- _SOURCE_:
Thinking Clearly About Space Part II: Everybody Wants Space

A lot of energy goes into lamenting that, and arguing over what went wrong after Apollo. Try Occam's razor instead: perhaps we enthusiasts are part of a majority in thinking new achievements in space are admirable, but a minority in the priority we put on achieving them with tax money. Try facing facts: the pace from Sputnik through Apollo was an exception, not the norm. It was enabled by military missile technology that had already done the hardest part of the engineering. It was funded in a unique Cold War period when everything the US and USSR did was part of a global contest. And Apollo itself was aimed at a specific "flags and footprints" victory within that contest. It was never meant to be a foundation for sustained expansion into space, no matter how much we wish otherwise.

- _DATASET EXTRACT_:
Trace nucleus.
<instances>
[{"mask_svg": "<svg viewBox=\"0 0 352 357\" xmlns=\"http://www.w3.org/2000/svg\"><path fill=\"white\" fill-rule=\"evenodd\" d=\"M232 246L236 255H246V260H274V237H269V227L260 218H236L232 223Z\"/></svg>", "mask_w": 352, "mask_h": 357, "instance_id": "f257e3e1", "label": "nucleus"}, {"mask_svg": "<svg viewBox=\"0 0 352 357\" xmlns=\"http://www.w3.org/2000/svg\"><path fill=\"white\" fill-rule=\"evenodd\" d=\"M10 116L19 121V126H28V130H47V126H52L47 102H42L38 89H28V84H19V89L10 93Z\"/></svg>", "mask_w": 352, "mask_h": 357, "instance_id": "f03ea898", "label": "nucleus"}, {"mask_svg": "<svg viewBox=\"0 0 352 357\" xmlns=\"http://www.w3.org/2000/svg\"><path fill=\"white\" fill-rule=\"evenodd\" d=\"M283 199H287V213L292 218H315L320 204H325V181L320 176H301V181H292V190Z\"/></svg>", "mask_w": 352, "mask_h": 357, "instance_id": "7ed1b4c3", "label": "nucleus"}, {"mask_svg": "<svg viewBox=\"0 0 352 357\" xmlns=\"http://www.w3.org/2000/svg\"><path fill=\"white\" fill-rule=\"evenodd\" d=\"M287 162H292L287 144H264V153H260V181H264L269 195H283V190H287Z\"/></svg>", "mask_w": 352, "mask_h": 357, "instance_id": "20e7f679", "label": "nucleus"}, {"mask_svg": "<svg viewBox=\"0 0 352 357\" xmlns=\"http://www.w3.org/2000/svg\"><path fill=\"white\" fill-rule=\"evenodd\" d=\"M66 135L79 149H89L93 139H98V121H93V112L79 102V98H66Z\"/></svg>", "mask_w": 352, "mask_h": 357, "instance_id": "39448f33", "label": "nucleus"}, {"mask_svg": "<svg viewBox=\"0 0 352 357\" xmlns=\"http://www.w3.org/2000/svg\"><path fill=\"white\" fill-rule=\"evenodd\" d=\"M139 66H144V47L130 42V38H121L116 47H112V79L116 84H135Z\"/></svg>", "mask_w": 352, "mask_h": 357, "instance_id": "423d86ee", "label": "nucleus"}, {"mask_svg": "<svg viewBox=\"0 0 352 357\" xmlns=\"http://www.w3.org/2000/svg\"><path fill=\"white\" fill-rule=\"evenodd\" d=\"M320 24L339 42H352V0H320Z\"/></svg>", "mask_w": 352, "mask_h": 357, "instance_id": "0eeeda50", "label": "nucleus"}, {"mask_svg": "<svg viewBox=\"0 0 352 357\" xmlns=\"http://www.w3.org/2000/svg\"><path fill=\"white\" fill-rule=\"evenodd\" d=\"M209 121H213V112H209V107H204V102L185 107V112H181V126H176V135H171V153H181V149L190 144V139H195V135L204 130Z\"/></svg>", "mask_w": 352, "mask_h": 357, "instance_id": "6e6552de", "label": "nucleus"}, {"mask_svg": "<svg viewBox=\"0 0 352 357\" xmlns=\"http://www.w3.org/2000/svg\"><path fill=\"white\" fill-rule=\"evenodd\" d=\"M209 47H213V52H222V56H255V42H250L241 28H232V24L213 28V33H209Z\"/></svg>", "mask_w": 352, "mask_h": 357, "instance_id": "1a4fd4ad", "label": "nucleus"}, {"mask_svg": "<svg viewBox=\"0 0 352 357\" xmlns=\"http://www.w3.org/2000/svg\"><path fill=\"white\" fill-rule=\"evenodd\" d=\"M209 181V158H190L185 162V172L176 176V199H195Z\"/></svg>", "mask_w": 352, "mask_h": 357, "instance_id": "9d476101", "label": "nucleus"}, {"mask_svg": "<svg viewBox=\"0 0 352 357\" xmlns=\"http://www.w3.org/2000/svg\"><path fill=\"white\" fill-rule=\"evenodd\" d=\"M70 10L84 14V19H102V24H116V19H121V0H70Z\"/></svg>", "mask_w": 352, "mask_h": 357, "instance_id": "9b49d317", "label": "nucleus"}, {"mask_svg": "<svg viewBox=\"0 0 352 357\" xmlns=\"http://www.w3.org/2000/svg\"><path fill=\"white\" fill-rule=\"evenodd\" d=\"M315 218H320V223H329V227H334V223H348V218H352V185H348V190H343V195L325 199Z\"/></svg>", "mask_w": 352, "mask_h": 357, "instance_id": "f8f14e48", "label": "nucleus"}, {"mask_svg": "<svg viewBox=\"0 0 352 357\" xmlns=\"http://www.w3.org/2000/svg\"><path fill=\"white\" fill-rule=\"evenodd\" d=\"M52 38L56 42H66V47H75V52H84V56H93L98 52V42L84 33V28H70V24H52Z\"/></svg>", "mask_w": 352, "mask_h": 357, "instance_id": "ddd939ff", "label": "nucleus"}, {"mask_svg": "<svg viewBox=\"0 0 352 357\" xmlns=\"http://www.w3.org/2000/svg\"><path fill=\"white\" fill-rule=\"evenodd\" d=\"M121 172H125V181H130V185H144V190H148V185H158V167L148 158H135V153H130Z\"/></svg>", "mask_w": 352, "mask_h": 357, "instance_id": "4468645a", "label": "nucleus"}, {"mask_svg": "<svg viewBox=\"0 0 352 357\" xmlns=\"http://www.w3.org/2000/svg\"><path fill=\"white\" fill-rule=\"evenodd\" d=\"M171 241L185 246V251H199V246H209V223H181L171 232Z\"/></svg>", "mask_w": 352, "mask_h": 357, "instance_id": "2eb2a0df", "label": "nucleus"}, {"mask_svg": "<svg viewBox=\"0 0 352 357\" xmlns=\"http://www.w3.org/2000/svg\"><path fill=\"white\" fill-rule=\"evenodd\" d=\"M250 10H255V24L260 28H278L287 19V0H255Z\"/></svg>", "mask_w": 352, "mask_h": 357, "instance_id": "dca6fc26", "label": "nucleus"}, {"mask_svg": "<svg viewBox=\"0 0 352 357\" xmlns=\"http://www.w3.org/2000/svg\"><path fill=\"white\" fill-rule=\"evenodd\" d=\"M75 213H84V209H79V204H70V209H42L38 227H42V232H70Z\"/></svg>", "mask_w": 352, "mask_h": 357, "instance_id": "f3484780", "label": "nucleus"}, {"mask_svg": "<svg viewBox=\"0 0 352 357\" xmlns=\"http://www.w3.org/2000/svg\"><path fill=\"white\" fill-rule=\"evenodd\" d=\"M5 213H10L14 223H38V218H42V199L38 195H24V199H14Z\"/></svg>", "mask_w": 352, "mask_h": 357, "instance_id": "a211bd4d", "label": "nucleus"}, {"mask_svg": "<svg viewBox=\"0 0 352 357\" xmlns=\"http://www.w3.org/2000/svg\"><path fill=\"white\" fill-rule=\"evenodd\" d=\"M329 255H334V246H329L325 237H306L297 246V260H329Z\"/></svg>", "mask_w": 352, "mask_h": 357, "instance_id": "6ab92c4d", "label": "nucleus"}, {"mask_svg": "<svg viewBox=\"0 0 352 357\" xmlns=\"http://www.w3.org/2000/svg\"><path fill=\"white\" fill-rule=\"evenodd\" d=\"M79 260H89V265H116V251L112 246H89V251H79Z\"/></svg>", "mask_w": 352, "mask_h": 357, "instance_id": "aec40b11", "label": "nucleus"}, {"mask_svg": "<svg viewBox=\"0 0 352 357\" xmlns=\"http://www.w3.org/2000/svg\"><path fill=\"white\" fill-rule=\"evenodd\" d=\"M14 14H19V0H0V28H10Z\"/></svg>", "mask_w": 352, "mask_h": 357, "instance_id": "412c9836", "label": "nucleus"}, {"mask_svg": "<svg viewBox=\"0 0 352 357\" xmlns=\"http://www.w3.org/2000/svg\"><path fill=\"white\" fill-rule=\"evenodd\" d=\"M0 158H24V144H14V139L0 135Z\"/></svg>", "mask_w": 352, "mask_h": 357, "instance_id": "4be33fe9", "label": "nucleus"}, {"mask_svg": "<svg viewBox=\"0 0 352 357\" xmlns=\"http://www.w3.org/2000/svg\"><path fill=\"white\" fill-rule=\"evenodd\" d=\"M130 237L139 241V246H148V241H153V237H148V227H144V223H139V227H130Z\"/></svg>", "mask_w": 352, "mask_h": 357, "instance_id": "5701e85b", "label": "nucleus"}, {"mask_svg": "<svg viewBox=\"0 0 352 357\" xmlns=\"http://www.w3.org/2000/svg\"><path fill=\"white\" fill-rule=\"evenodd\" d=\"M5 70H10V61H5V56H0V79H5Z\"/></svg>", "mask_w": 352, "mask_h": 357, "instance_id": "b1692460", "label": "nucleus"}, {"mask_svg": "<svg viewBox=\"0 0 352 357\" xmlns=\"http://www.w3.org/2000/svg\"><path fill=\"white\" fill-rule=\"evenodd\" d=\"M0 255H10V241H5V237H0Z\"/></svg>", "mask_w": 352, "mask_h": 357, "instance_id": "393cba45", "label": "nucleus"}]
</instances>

- _TASK GOAL_: From the space essay, extract word for word the passage starting at "A lot of energy" and ending at "we wish otherwise.". Work only from the space essay; leave the material aside.

- _WORKED ANSWER_:
A lot of energy goes into lamenting that, and arguing over what went wrong after Apollo. Try Occam's razor instead: perhaps we enthusiasts are part of a majority in thinking new achievements in space are admirable, but a minority in the priority we put on achieving them with tax money. Try facing facts: the pace from Sputnik through Apollo was an exception, not the norm. It was enabled by military missile technology that had already done the hardest part of the engineering. It was funded in a unique Cold War period when everything the US and USSR did was part of a global contest. And Apollo itself was aimed at a specific "flags and footprints" victory within that contest. It was never meant to be a foundation for sustained expansion into space, no matter how much we wish otherwise.